Principles of First Title: Merrill, Marx, and Musings on Supplanting First-Possession with Accession

By Ori J. Herstein

The most prevalent theory on how original title should be established (how something unowned by anyone becomes owned by someone) adopts the principle of first-possession. As its name suggests, this principle bestows ownership on the party who is first to establish possession of an unowned resource. In a very interesting and ambitious article Columbia professor Thomas Merrill argues that the principle of accession offers an alternative approach to determining original title. The principle of accession bestows ownership of P (an unowned resource) on x as a function of x’s ownership of Q, Q being the property most prominently connected/related to P. Merrill argues that accession is a ubiquitous background principle in the law of property, shaping numerous legal doctrines. Among his many examples is the common understanding that interest proceeds belong to the owner of the principle on which the interest is paid, that ownership of a newborn animal goes to the owner of the newborn animal’s mother, and that the product of plant life, such as crops, belongs to the owner of the soil the plant grows on.

After espousing the various efficiency virtues of the principle of accession as a principle of original title and explaining accession’s corresponding advantages over the principle of first-possession, Merrill turns to presenting some normative shortcomings of accession. Shortcomings such as ascribing ownership based on status and luck rather than on desert, and having regressive distributive outcomes (making the rich richer). When we should prefer accession to first-possession is, therefore, unclear.

Reading Merrill it occurred to me that in addition to reflecting on the advantages and disadvantages of accession over first-possession in the abstract, it is also worthwhile contemplating the implications of actually exchanging an established first-possession regime with a regime of accession. Implications I imagine may be rather costly in moral as well as economic terms. Here is an example:

In his writing on the laws of the theft of wood, Karl Marx criticizes the 19th century reform outlawing the then long-standing custom entitling peasants to collect twigs and branches that had naturally fallen from trees, even if the peasants were not the owners of the trees or the land. This customary regime assured peasants access to wood, a resource even more crucial then than now (those German winters can be cold). The wood theft reform turned countless ordinary people into thieves and disenfranchised them of their customary privilege to a crucial resource.

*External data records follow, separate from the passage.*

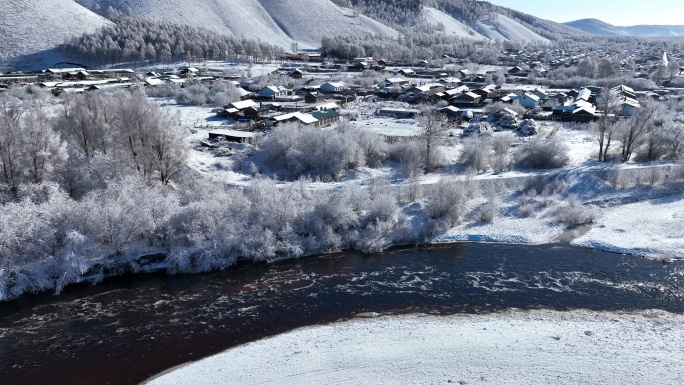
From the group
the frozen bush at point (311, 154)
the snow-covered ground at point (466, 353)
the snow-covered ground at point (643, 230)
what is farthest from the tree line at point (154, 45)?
the snow-covered ground at point (466, 353)

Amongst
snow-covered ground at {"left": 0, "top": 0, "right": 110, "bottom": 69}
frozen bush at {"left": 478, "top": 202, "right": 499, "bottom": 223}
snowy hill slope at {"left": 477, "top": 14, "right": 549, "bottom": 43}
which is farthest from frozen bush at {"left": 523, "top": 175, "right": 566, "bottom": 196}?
snowy hill slope at {"left": 477, "top": 14, "right": 549, "bottom": 43}

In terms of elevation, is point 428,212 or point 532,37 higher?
point 532,37

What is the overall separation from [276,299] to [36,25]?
8612 cm

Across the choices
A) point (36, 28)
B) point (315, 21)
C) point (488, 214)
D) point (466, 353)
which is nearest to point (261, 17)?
point (315, 21)

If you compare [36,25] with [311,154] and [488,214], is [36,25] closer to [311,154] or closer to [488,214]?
[311,154]

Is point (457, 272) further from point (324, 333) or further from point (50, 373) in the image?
point (50, 373)

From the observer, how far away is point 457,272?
21062mm

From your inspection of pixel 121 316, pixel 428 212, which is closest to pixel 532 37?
pixel 428 212

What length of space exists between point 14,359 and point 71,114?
15.9m

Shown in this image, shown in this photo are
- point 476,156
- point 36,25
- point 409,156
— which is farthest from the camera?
point 36,25

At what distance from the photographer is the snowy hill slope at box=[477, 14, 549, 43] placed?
17738 cm

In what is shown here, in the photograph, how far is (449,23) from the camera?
6713 inches

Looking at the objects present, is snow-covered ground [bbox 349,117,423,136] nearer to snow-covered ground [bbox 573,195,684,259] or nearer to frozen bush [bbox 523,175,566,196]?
frozen bush [bbox 523,175,566,196]

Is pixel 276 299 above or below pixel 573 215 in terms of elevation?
below
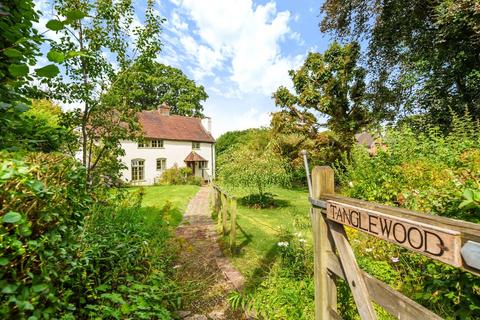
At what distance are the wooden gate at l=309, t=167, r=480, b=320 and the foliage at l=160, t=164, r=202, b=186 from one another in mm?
22848

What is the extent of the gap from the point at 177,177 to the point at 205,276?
2068cm

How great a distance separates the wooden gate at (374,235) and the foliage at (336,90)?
49.4ft

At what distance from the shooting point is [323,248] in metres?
2.25

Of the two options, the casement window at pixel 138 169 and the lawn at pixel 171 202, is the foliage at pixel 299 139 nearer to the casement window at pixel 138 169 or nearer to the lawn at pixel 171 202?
the lawn at pixel 171 202

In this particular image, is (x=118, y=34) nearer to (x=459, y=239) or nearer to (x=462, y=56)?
(x=459, y=239)

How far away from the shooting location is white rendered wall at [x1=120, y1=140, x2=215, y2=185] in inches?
943

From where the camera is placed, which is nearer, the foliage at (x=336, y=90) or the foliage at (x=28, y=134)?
the foliage at (x=28, y=134)

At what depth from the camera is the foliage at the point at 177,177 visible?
79.6 feet

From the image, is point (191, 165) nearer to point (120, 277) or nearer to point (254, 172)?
point (254, 172)

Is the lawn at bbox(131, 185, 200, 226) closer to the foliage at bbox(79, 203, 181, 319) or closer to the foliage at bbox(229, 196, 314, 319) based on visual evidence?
the foliage at bbox(79, 203, 181, 319)

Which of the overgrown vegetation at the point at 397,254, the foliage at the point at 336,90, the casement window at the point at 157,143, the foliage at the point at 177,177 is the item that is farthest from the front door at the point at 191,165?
the overgrown vegetation at the point at 397,254

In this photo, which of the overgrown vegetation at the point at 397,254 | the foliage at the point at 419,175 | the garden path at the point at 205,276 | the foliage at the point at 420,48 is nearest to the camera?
the overgrown vegetation at the point at 397,254

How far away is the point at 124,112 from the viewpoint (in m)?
5.36

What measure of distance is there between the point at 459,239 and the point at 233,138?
3535 centimetres
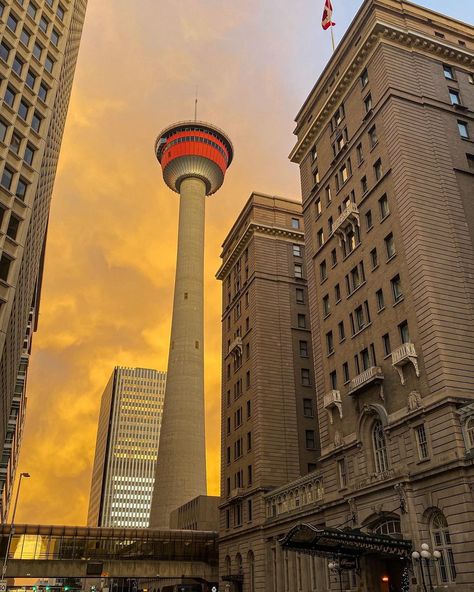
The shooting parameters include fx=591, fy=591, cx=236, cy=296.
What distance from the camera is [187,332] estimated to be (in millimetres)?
118188

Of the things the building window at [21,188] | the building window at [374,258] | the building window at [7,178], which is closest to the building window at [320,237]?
the building window at [374,258]

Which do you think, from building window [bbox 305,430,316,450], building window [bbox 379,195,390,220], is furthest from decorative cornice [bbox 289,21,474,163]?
building window [bbox 305,430,316,450]

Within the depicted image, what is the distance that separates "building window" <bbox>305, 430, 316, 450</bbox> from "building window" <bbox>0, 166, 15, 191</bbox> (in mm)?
44647

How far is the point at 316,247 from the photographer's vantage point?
2327 inches

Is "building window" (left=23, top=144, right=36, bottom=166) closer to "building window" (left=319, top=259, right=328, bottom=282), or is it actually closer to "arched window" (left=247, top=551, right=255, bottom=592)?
"building window" (left=319, top=259, right=328, bottom=282)

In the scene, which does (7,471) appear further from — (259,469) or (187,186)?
(259,469)

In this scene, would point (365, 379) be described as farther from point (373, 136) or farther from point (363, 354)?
point (373, 136)

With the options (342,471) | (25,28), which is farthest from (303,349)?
(25,28)

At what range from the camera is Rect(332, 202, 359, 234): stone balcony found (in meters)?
50.7

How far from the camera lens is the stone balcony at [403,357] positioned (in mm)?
38975

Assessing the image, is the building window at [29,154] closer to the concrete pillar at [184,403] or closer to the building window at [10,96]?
the building window at [10,96]

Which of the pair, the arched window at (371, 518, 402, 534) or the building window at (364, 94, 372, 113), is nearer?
the arched window at (371, 518, 402, 534)

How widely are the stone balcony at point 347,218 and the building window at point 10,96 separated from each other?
28059mm

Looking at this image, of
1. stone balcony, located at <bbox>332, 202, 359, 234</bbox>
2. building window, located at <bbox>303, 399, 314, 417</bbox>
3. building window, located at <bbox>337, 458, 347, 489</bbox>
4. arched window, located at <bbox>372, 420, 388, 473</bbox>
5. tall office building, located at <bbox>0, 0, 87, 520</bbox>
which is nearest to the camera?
tall office building, located at <bbox>0, 0, 87, 520</bbox>
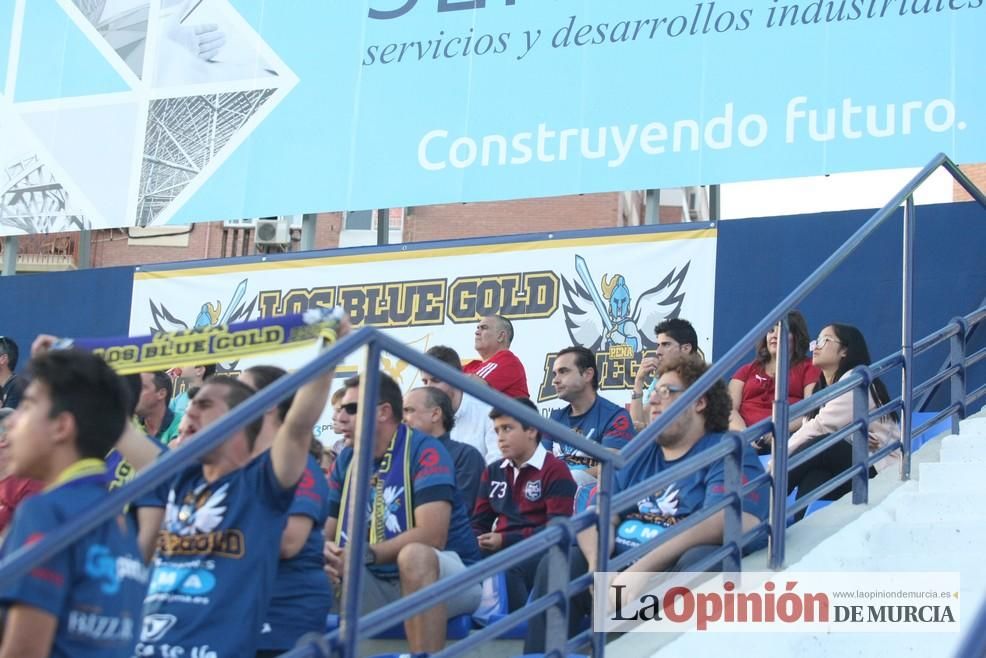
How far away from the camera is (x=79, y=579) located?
249 cm

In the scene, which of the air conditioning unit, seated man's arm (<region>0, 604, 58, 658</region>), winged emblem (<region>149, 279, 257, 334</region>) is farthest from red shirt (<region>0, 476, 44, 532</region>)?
the air conditioning unit

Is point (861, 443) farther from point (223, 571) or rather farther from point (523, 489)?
point (223, 571)

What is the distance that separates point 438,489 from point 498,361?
2.64 metres

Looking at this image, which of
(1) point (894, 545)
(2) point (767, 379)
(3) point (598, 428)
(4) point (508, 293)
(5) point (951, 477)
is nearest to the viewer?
(1) point (894, 545)

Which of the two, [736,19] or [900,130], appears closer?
[900,130]

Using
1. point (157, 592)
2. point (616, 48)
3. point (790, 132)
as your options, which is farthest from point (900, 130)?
point (157, 592)

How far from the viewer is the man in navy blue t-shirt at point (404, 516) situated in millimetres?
4801

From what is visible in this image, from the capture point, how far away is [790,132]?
7.65 metres

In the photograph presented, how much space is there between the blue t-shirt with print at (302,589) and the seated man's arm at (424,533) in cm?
74

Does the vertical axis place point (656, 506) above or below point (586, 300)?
below

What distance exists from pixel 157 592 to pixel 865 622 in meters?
2.09

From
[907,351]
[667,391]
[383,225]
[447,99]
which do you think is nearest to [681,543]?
[667,391]

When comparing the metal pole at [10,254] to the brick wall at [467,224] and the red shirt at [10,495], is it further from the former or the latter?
the brick wall at [467,224]

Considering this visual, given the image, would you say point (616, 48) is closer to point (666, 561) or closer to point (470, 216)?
point (666, 561)
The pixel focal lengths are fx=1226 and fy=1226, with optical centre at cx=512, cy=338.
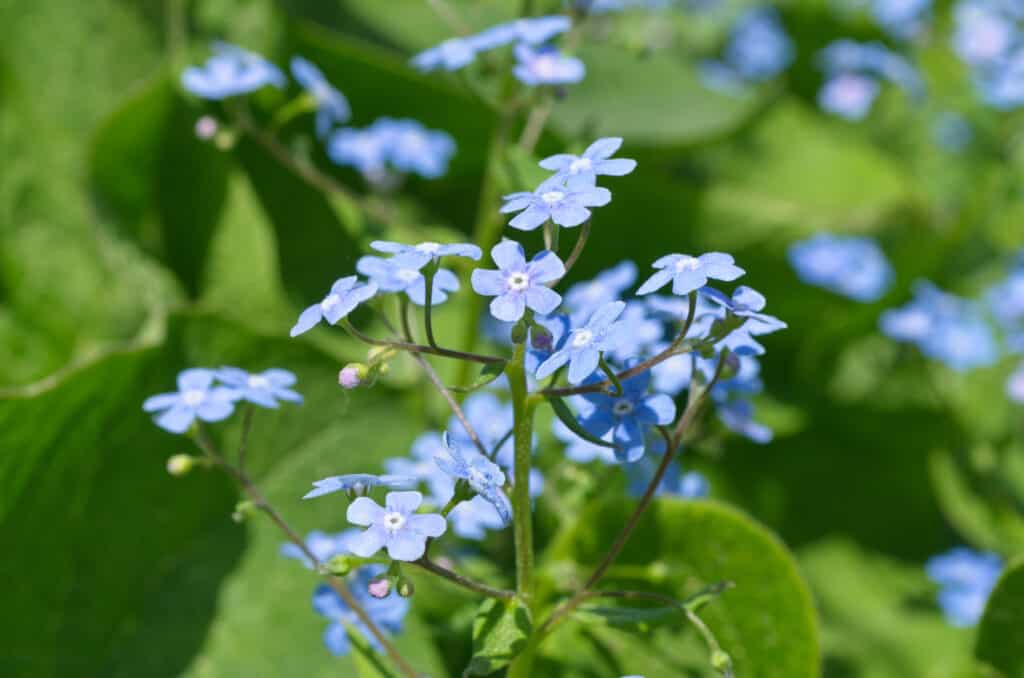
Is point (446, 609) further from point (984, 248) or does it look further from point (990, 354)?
point (984, 248)

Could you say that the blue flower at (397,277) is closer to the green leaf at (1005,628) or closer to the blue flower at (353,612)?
the blue flower at (353,612)

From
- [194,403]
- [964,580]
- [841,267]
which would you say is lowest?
[964,580]

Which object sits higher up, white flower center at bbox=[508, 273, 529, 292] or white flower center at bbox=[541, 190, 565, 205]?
white flower center at bbox=[541, 190, 565, 205]

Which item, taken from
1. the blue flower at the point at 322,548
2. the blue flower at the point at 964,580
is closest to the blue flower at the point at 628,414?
the blue flower at the point at 322,548

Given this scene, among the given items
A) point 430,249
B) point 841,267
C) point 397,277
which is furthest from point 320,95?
point 841,267

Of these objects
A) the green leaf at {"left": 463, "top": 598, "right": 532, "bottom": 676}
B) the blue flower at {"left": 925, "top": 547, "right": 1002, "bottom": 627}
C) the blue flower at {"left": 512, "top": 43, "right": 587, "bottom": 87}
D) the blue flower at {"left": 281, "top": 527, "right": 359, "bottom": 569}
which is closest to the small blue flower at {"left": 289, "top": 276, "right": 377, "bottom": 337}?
the green leaf at {"left": 463, "top": 598, "right": 532, "bottom": 676}

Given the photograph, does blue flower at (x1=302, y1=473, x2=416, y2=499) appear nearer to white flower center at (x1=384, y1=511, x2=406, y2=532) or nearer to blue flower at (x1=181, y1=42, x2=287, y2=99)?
white flower center at (x1=384, y1=511, x2=406, y2=532)

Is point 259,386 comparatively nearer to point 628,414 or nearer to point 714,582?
point 628,414
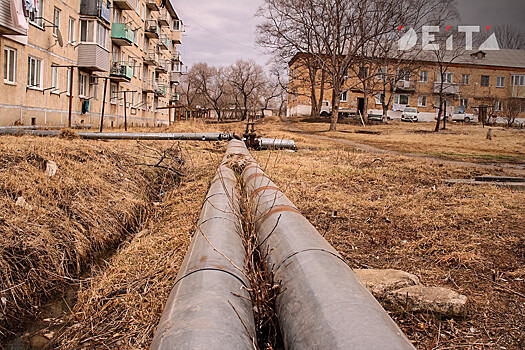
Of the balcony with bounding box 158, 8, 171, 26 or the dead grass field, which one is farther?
the balcony with bounding box 158, 8, 171, 26

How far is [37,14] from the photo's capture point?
16328 mm

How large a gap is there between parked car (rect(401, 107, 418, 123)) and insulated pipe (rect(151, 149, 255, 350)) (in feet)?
152

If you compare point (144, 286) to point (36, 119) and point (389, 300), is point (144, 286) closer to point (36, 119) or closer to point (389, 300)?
point (389, 300)

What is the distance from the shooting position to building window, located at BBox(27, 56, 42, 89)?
627 inches

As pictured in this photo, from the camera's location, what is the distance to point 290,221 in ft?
10.4

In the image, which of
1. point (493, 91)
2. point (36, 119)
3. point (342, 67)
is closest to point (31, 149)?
point (36, 119)

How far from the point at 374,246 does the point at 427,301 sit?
4.61 feet

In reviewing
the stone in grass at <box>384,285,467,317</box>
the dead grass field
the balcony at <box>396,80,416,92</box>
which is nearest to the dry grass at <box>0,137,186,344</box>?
the dead grass field

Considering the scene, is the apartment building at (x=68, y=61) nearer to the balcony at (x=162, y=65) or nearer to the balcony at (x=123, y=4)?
the balcony at (x=123, y=4)

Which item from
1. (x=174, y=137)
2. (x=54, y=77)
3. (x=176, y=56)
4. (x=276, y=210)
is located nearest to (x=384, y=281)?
(x=276, y=210)

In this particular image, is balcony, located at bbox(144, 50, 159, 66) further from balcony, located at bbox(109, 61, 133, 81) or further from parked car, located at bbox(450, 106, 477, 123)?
parked car, located at bbox(450, 106, 477, 123)

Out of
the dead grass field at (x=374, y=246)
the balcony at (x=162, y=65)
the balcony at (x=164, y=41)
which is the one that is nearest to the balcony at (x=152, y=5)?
the balcony at (x=164, y=41)

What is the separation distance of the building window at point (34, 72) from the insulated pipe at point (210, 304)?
52.7ft

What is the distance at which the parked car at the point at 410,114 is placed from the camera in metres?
45.9
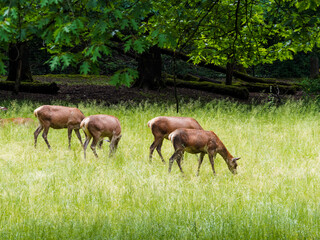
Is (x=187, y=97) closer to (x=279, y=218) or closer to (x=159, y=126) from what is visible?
(x=159, y=126)

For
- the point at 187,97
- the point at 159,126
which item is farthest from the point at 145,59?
the point at 159,126

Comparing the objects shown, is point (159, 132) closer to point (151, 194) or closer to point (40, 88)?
point (151, 194)

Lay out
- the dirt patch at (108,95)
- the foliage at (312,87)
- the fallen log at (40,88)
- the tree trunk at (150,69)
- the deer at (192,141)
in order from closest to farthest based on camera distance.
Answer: the deer at (192,141) < the dirt patch at (108,95) < the fallen log at (40,88) < the foliage at (312,87) < the tree trunk at (150,69)

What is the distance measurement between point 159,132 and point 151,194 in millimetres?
1871

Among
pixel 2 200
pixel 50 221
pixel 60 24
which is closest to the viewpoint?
pixel 60 24

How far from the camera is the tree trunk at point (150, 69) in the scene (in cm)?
1866

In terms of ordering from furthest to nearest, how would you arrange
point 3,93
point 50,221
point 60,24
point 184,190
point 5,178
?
point 3,93 < point 5,178 < point 184,190 < point 50,221 < point 60,24

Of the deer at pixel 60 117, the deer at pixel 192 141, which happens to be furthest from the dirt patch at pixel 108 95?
the deer at pixel 192 141

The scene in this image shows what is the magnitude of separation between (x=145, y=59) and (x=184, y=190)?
13.9m

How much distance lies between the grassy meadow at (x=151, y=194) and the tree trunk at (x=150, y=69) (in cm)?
1055

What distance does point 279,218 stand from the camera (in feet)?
14.3

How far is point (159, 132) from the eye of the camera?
6887 mm

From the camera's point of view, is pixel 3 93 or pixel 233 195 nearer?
pixel 233 195

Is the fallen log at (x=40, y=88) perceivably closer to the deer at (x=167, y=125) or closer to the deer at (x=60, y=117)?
the deer at (x=60, y=117)
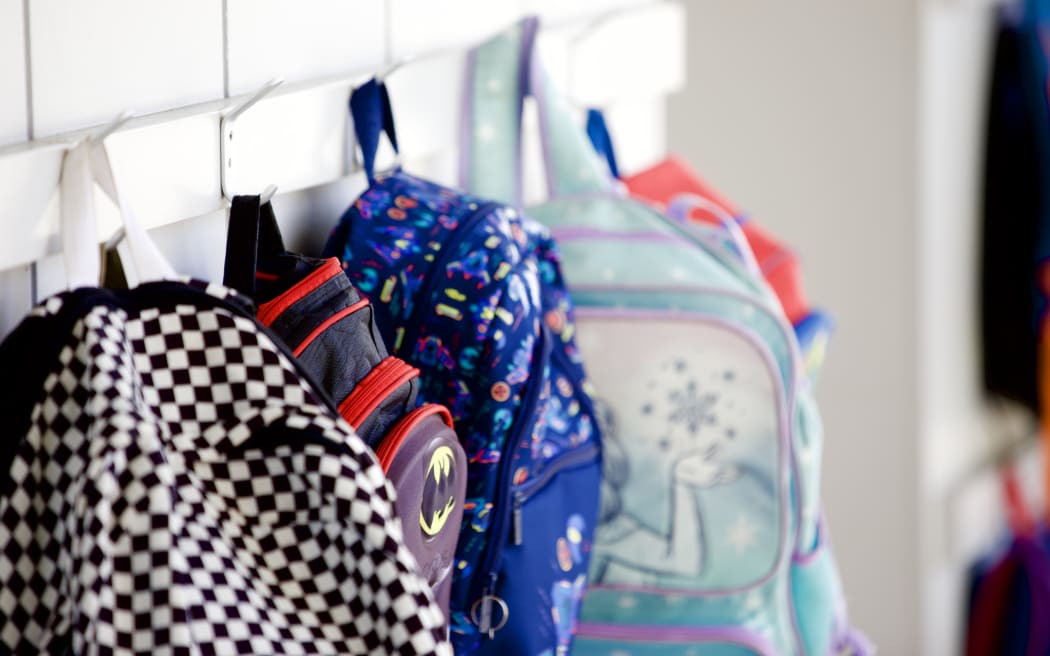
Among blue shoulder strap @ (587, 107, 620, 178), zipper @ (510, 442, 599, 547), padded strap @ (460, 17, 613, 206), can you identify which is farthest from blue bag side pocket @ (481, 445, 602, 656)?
blue shoulder strap @ (587, 107, 620, 178)

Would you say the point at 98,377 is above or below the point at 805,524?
above

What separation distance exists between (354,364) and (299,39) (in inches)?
9.5

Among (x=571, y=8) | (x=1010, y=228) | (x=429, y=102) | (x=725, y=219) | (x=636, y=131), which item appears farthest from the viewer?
(x=1010, y=228)

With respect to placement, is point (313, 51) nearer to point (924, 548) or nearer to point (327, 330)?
point (327, 330)

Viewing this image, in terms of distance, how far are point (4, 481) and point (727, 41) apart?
1.52 meters

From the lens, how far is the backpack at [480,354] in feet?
2.46

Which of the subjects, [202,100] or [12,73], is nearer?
[12,73]

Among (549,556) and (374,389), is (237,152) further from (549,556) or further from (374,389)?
(549,556)

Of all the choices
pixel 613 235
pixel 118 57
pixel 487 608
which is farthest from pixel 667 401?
pixel 118 57

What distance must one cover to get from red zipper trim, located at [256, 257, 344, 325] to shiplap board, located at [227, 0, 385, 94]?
151 mm

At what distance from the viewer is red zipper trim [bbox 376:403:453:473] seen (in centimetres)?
64

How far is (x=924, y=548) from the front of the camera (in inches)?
73.9

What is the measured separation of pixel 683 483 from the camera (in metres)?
0.94

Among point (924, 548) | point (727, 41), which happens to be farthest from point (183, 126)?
point (924, 548)
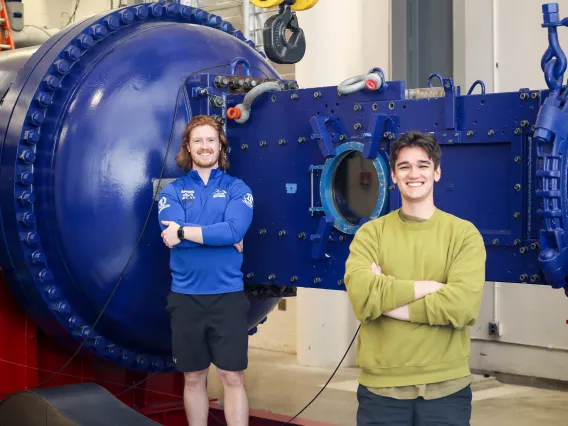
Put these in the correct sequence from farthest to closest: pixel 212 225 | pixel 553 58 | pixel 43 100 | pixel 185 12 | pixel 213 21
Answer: pixel 213 21 < pixel 185 12 < pixel 43 100 < pixel 212 225 < pixel 553 58

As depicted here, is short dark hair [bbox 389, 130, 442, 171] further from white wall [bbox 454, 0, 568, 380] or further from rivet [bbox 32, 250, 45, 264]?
white wall [bbox 454, 0, 568, 380]

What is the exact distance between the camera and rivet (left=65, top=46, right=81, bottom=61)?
12.7ft

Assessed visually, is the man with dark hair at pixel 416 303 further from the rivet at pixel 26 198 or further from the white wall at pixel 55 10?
the white wall at pixel 55 10

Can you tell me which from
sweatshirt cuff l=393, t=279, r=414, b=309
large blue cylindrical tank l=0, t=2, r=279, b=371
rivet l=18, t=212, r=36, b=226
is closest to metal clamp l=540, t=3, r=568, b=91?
sweatshirt cuff l=393, t=279, r=414, b=309

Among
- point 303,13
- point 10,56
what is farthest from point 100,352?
point 303,13

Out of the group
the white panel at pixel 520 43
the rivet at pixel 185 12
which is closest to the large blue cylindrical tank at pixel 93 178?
the rivet at pixel 185 12

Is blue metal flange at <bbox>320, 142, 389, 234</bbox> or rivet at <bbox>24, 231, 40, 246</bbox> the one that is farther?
rivet at <bbox>24, 231, 40, 246</bbox>

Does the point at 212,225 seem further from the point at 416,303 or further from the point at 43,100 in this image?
the point at 416,303

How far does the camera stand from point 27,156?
3.76m

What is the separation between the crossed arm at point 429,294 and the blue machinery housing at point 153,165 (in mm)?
708

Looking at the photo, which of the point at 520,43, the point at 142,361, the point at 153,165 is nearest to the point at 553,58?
the point at 153,165

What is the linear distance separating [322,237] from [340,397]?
2.54m

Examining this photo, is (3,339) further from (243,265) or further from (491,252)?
(491,252)

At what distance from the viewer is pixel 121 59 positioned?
3.94 metres
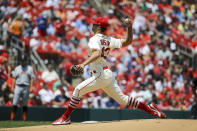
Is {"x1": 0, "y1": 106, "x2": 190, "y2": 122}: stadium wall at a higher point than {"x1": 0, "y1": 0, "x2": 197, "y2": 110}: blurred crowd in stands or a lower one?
lower

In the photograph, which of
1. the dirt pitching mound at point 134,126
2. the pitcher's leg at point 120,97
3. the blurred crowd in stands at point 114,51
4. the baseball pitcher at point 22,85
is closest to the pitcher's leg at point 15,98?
the baseball pitcher at point 22,85

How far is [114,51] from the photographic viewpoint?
16031 mm

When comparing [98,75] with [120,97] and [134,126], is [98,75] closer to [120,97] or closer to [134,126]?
[120,97]

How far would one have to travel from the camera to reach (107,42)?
724cm

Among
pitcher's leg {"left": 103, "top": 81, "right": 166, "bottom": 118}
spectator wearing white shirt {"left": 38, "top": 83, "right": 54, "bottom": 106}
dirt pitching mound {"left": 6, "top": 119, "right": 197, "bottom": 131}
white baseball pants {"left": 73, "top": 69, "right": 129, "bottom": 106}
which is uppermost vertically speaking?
white baseball pants {"left": 73, "top": 69, "right": 129, "bottom": 106}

How is all this relevant to the costs of shifting from first-possession to accession? Applying modern legal terms to Marx's observations, it seems to me that prior to the reform, ownership of fallen twigs and branches was governed by a principle of first-possession: the branches and twigs belonged to whoever picked them up. The legal reform effected a shift from a de facto first-possession regime of original title to a regime of accession: the fallen twigs and branches were no longer “up for grabs” but belonged exclusively to the landowner as a function of his ownership of the land and the trees from which the twigs and branches fell. The moral costs of this regime shift were, as explained above, grave: over-criminalization (for many the only alternative to stealing was freezing to death); distributive injustice (making the poor poorer); and general harm to numerous aspects of people’s lives (a reasonable Marxist account of these laws is to view them as a tool of political-economy social-engineering: forcing people away from their stable customary, rural, and agrarian life towards an urban, proletarian and capitalist mode of existence); as were, I assume, the economic costs of violently shifting away from a well-established regime (after the promulgation of the wood theft laws 5/6 of all criminal prosecutions in Prussia were related to wood "theft"!).

My sin of anachronism notwithstanding – feudal-based privileges are not really translatable into categories of modern property law – I think employing this historic example to reflect on the principles of accession and first-possession does point to a “need” for supplementing the abstract thinking about the comparative advantages and disadvantages the two principles of original title have over each other, with reflection on the costs and benefits of supplanting one principle for another in actual established legal regimes. In this, I modestly tried to answer Merrill’s call for further theoretical reflection on the somewhat neglected principle of accession.